# What you have to do
Your task is to give the number of lines below that contain "general". Give no other text.

------ Task inputs

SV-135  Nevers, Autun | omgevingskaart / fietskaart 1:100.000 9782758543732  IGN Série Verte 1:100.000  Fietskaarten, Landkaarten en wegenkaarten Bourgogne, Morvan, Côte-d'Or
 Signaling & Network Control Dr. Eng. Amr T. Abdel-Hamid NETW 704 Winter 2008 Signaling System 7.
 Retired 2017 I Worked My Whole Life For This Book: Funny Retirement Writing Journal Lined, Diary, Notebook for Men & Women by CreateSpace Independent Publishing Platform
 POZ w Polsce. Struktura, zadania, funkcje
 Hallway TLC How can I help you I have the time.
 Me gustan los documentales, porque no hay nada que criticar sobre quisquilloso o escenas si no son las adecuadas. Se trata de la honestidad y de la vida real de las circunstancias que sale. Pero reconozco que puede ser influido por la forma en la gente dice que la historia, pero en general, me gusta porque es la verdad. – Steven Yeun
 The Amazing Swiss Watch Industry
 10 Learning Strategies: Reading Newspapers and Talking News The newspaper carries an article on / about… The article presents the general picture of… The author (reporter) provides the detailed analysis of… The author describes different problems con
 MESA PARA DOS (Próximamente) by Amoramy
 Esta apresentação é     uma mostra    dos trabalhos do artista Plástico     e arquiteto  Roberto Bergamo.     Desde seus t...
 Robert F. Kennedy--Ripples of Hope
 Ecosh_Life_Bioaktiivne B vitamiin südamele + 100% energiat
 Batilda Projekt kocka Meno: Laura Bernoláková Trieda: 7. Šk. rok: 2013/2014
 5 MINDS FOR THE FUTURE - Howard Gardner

------------

# Exercise result
2